However, after a month or two, not many can account for how the money was spent, it seems to disappear with every other money that comes into the bank account (i.e. regular earnings). 

It’s that time of the year again when most companies will soon start announcing their financial results and employees can expect to receive communication on bonuses.  

Most bonus payments these days are performance related so if you receive one, it comes with a feeling of success and fulfillment that your hard work is finally being recognized.

Regardless of how much you are expecting to receive, it is important to carefully plan how you’ll spend it so that you can receive the most value out of it.  Proper planning will ensure that you are able to account for every penny that comes in and motivate you to work even harder towards the next bonus.

So how can you really maximize your bonus?

First and foremost, you need to reward yourself for all the hard work.  You have worked hard all year, dedicated your time and talent towards your company, and fully earned the bonus so you deserve to celebrate and treat yourself.  

Splurge on that expensive item that you’ve always wanted to buy or indulge in your guilty pleasure without feeling guilty for once.

However, keep this to 10% – 15% of your bonus earning and try not to go over the threshold in order to fully maximize the amount.

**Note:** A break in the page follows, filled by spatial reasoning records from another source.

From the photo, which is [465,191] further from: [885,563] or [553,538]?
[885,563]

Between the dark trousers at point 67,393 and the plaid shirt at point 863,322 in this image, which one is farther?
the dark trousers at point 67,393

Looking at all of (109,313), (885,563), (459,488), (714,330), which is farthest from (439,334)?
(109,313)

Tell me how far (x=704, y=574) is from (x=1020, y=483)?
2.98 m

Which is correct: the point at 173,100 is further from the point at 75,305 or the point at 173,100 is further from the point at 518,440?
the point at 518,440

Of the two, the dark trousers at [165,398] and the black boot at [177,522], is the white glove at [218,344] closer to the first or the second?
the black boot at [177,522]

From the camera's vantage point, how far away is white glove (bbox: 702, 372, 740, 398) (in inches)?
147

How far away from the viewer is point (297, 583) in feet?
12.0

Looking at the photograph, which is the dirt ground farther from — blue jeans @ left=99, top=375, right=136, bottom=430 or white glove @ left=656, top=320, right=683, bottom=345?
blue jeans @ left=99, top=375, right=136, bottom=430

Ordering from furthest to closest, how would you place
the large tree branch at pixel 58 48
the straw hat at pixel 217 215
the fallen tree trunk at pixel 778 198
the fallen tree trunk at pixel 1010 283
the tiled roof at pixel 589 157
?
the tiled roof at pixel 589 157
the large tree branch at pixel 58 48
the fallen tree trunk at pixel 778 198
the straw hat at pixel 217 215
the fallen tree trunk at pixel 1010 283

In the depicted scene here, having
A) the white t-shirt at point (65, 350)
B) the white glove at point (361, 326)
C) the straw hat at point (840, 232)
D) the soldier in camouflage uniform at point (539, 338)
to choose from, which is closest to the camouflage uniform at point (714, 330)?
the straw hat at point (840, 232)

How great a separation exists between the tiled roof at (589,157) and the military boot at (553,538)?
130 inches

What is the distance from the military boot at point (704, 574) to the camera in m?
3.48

If you are a parent or working mother, you might feel the need to also spoil your family.  Why not?  They have supported you all year and been patient with you on those days when you’ve had to work late nights or work away from home so they also deserve to be rewarded.

Spend about 5% to 10% on the family and kids and buy everyone lovely gifts to appreciate them for their support towards your achievement.  

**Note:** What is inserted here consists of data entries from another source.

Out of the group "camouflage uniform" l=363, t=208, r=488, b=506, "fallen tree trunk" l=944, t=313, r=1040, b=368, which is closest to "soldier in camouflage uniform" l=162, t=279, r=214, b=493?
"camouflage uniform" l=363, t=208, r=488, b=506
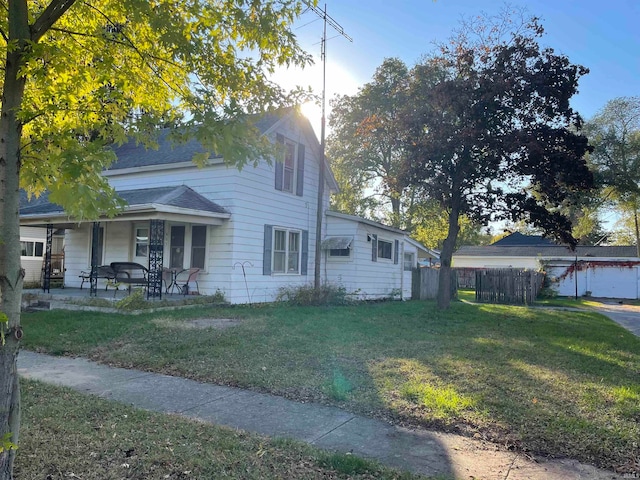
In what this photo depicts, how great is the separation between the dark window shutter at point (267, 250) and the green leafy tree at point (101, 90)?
10763 millimetres

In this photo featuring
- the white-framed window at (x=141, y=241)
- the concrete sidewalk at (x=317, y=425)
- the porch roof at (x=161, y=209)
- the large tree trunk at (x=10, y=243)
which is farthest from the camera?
the white-framed window at (x=141, y=241)

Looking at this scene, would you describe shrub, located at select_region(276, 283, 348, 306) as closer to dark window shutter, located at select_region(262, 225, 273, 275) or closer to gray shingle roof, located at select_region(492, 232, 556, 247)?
dark window shutter, located at select_region(262, 225, 273, 275)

Consider allocating the remaining 80% of your bonus in the following order:

1. Pay off any debts that you owe

The cost of servicing debts is going to be higher than any income you are likely to receive on savings or investments.  

Except if your debts are non-interest bearing with no repayment commitments, it is more effective to pay off your all your debts before you think of saving or investing your bonus earnings. 

Treat your bonus differently from your regular earnings Click To Tweet

2. Put money into long-term savings or investments

Any money left after you have cleared your debts should go into your long-term savings or investments.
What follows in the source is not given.